Machine learning classifier comparison
We next applied sequential forward selection (SFS) method to select variables collected from the baseline visit until 6 months after the baseline ESS for the three classifiers: random forest, logistic regression and gradient boosting. The AUC values and F1-score values of the trained classifiers were averages from 10 reformations of training and test folds (Figure S1A). Performance values first increased fast and then reached the plateau as a function of the number of variables (Figure 1, Tables S5, S6).

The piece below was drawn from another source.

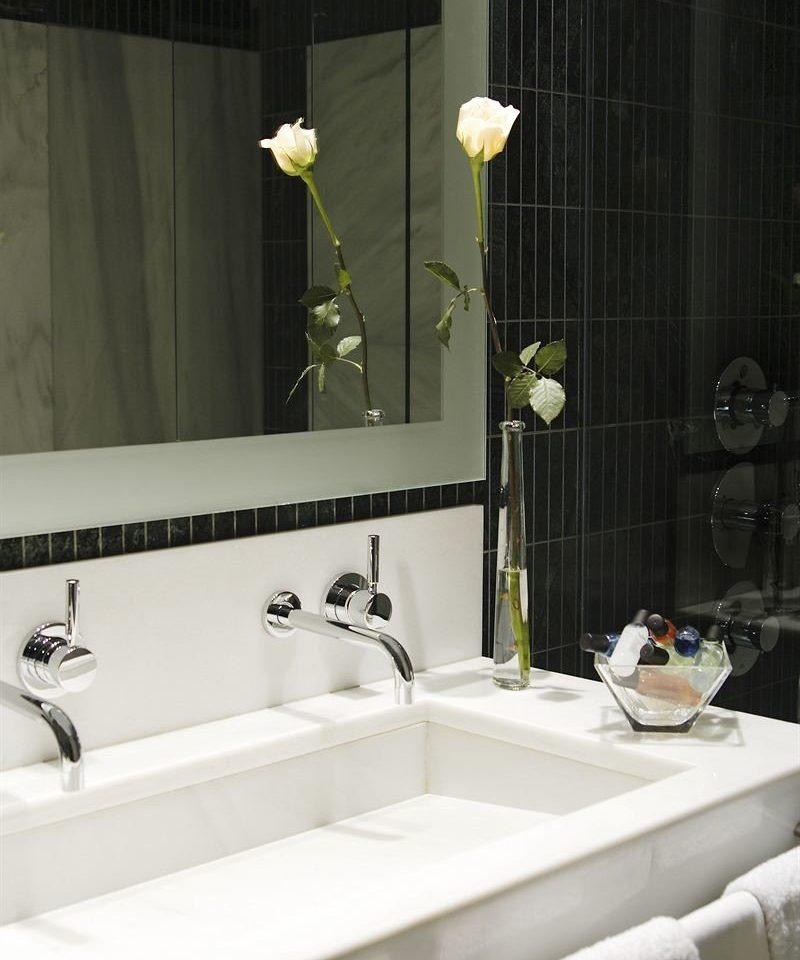 bathroom mirror sink white bathtub plumbing fixture bidet towel ceramic tap tile long Bath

For the logistic regression classifier the highest average AUC (.746) and the highest F1-score (.404) were achieved with six and eleven variables, respectively. For the gradient boosting classifier the highest AUC (.745) was with twelve variables and F1-score (.407) was with three variables. For the random forest classifier the highest AUC (.747) was with fifteen and F1-score (.409) was with twelve variables.

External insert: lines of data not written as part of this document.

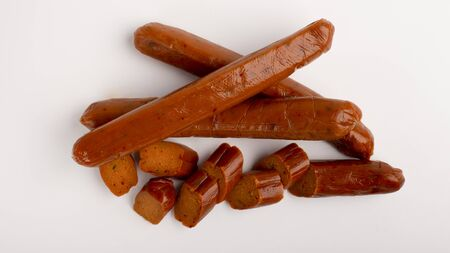 Meat substitute. Meatless smoked sausage whole and sliced on white background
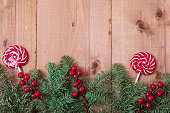 istock Christmas fir tree on wooden background. Red berries. 1061181616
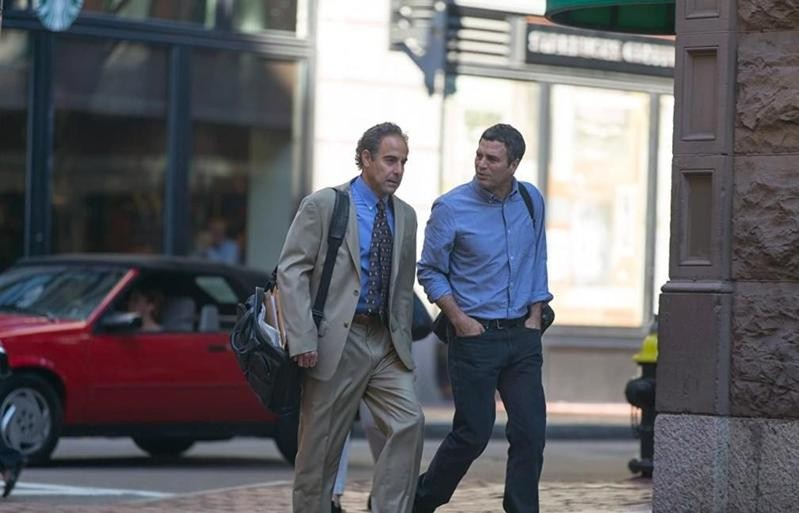 Stanley Tucci and Mark Ruffalo walking and conversing in Spotlight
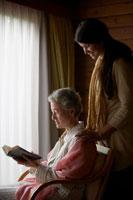 読書するシニア女性に寄添う女性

The best variable selected by SFS (e.g. with highest AUC) of each run was given 15 points, the next best variable 14 points, and so on. A rank score (varying between 0-150 points) was formed from the sum of the points for each variable (see Eq. S1, in this article’s supporting information) after 10 reformations of training and test folds. When using any of the three classifiers, the following variables had the highest rank scores and were thus the most important predictors: the number of visits 6 months after the baseline ESS, CRSwNP, NERD and asthma (Table 3). When using the logistic regression classifier, the visit frequency from baseline visit to baseline ESS and, the time between baseline visit and baseline ESS were also important (Table 3).